Process streaming data with Delta Live Tables

Preview

This feature is in Public Preview.

Many applications require that tables be updated based on continually arriving data. However, as data sizes grow, the resources required to reprocess data with each update can become prohibitive. You can define a streaming table or view to incrementally compute continually arriving data. Streaming tables and views reduce the cost of ingesting new data and the latency at which new data is made available.

When an update is triggered for a pipeline, a streaming table or view processes only new data that has arrived since the last update. Data already processed is automatically tracked by the Delta Live Tables runtime.

Streaming ingestion from external data sources

To ingest streaming data, you must define a streaming live table from a streaming source; for example, you can read external data as a stream with the following code:

inputPath = "/databricks-datasets/structured-streaming/events/"

@dlt.table
def streaming_bronze_table():
  return (
    spark.readStream.format("cloudFiles")
      .option("cloudFiles.format", "json")
      .load(inputPath)
  )
CREATE OR REFRESH STREAMING LIVE TABLE streaming_bronze_table
AS SELECT * FROM cloud_files("/databricks-datasets/structured-streaming/events/", "json")

Streaming from other datasets within a pipeline

You can also stream data from other tables in the same pipeline.

@dlt.table
def streaming_silver_table():
  return dlt.read_stream("streaming_bronze_table").where(...)
CREATE OR REFRESH STREAMING LIVE TABLE streaming_silver_table
AS SELECT
  *
FROM
  STREAM(LIVE.streaming_bronze_table)
WHERE ...

Process streaming and batch data in a single pipeline

Because streaming live tables use What is Apache Spark Structured Streaming?, a streaming live table can only process append queries; that is, queries where new rows are inserted into the source table. Processing updates from source tables, for example, merges and deletes, is not supported. To process updates, see the APPLY CHANGES INTO command.

A common streaming pattern includes the ingestion of source data to create the initial datasets in a pipeline. These initial datasets are commonly called bronze tables, and often perform simple transformations. Reprocessing inefficient formats like JSON can be prohibitive with these simple transformations, and are a perfect fit for streaming live tables.

By contrast, the final tables in a pipeline, commonly referred to as gold tables, often require complicated aggregations or read from sources that are the targets of an APPLY CHANGES INTO operation. Because these operations inherently create updates rather than appends, they are not supported as inputs to streaming live tables. These transformations are better suited for materialization as a live table.

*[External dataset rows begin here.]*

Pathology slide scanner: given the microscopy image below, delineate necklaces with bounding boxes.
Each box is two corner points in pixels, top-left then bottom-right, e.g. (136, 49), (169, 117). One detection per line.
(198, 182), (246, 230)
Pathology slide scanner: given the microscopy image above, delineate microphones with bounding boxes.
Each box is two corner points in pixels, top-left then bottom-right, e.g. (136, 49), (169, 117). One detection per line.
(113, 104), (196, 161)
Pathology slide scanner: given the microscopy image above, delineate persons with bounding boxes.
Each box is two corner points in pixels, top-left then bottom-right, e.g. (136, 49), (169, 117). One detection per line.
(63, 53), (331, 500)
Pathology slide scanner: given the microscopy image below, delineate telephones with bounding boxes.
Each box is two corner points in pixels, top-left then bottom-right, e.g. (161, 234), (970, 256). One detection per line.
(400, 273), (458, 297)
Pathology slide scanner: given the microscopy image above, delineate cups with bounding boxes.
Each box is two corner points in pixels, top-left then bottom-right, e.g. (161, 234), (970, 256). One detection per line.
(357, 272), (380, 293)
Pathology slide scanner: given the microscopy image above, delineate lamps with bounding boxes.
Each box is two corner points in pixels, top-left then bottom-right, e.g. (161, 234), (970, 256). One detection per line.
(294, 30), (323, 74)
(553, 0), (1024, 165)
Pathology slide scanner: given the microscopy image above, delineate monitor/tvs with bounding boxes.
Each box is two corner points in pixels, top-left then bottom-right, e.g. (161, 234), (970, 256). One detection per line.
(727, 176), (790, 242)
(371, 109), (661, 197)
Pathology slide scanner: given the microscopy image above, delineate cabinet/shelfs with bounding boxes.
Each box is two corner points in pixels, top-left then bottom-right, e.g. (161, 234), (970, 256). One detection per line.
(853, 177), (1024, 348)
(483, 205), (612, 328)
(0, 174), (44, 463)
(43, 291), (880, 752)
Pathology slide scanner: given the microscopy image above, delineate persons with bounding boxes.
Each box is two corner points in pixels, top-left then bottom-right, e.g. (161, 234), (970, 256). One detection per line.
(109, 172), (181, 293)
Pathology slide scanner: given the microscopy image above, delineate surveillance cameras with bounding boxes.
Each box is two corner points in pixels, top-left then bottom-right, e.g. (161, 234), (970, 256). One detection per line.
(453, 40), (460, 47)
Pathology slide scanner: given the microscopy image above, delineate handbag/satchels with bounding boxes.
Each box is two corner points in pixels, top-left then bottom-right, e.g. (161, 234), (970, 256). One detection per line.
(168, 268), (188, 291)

By mixing streaming live tables and live tables into a single pipeline, you can simplify your pipeline and avoid costly re-ingestion or re-processing of raw data and have the full power of SQL to compute complex aggregations over an efficiently encoded and filtered dataset. The following example illustrates this type of mixed processing:

@dlt.table
def streaming_bronze():
  return (
    # Since this is a streaming source, this table is incremental.
    spark.readStream.format("cloudFiles")
      .option("cloudFiles.format", "json")
      .load("gs://path/to/raw/data")
  )

@dlt.table
def streaming_silver():
  # Since we read the bronze table as a stream, this silver table is also
  # updated incrementally.
  return dlt.read_stream("streaming_bronze").where(...)

@dlt.table
def live_gold():
  # This table will be recomputed completely by reading the whole silver table
  # when it is updated.
  return dlt.read("streaming_silver").groupBy("user_id").count()
CREATE OR REFRESH STREAMING LIVE TABLE streaming_bronze
AS SELECT * FROM cloud_files(
  "gs://path/to/raw/data", "json"
)

CREATE OR REFRESH STREAMING LIVE TABLE streaming_silver
AS SELECT * FROM STREAM(LIVE.streaming_bronze) WHERE...

CREATE OR REFRESH LIVE TABLE live_gold
AS SELECT count(*) FROM LIVE.streaming_silver GROUP BY user_id

Learn more about using Auto Loader to efficiently read JSON files from Google Cloud Storage for incremental processing.

Streaming joins

Delta Live Tables supports various join strategies for updating tables.

Stream-batch joins

Stream-batch joins are a good choice when denormalizing a continuous stream of append-only data with a primarily static dimension table. Each time the derived dataset is updated, new records from the stream are joined with a static snapshot of the batch table when the update started. Records added or updated in the static table are not reflected in the table until a full refresh is performed.

The following are examples of stream-batch joins:

@dlt.table
def customer_sales():
  return dlt.read_stream("sales").join(read("customers"), ["customer_id"], "left")
CREATE OR REFRESH STREAMING LIVE TABLE customer_sales
AS SELECT * FROM STREAM(LIVE.sales)
  INNER JOIN LEFT LIVE.customers USING (customer_id)

In continuous pipelines, the batch side of the join is regularly polled for updates with each micro-batch.

Streaming aggregation

Simple distributive aggregates like count, min, max, or sum, and algebraic aggregates like average or standard deviation can also be calculated incrementally with streaming live tables. Databricks recommends incremental aggregation for queries with a limited number of groups, for example, a query with a GROUP BY country clause. Only new input data is read with each update.